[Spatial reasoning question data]

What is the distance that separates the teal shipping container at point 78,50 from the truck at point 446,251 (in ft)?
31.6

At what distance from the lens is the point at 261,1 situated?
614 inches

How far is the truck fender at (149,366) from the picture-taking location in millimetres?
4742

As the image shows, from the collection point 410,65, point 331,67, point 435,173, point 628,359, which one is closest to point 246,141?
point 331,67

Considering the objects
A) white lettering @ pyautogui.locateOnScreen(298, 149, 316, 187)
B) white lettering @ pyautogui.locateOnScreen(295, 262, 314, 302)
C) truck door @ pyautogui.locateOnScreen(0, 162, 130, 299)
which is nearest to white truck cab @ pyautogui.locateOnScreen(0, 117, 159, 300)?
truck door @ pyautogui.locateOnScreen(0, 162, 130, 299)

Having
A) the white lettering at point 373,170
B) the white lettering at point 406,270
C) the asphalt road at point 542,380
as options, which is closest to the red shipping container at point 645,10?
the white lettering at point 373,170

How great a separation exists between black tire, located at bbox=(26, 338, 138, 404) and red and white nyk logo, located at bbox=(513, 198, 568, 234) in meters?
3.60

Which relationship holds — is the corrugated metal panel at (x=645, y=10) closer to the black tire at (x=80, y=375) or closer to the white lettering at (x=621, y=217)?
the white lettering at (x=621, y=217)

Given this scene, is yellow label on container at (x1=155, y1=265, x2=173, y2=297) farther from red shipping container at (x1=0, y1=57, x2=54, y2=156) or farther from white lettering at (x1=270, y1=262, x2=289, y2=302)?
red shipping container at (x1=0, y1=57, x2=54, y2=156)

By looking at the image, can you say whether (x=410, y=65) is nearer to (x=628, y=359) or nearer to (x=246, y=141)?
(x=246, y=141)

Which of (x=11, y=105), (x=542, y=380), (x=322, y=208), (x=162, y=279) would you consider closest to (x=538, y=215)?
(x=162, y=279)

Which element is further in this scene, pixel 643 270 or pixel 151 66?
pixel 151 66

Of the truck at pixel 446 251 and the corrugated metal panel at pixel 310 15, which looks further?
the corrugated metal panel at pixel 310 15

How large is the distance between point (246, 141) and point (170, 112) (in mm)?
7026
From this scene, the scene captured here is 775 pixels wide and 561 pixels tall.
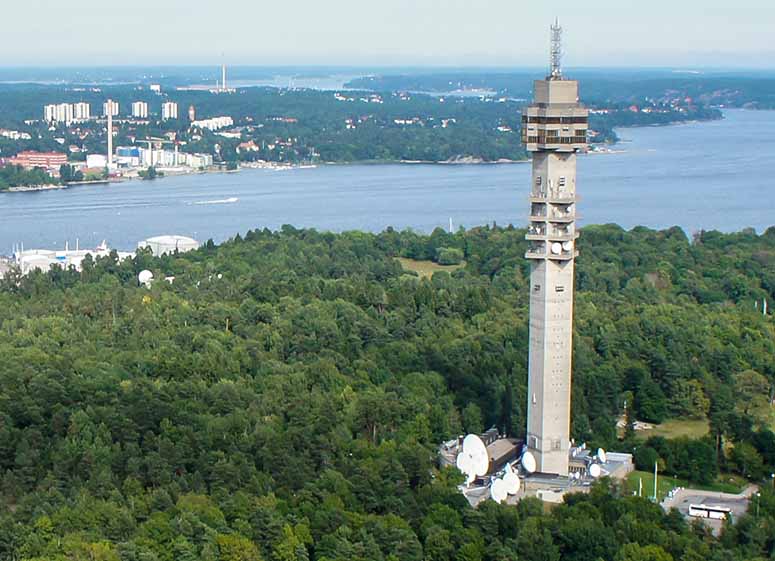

WORK TO BE COMPLETED →
Identify each line of the records in which the word "scene" appears, and copy those lines in full.

ANSWER TO THE TASK →
Given this scene, is yellow label on container at (x1=155, y1=265, x2=173, y2=297) farther from red shipping container at (x1=0, y1=57, x2=54, y2=156) or farther from white lettering at (x1=270, y1=262, x2=289, y2=302)?
Which element is further in this scene, pixel 643 270 or pixel 151 66?
From this scene, the scene captured here is 775 pixels wide and 561 pixels tall.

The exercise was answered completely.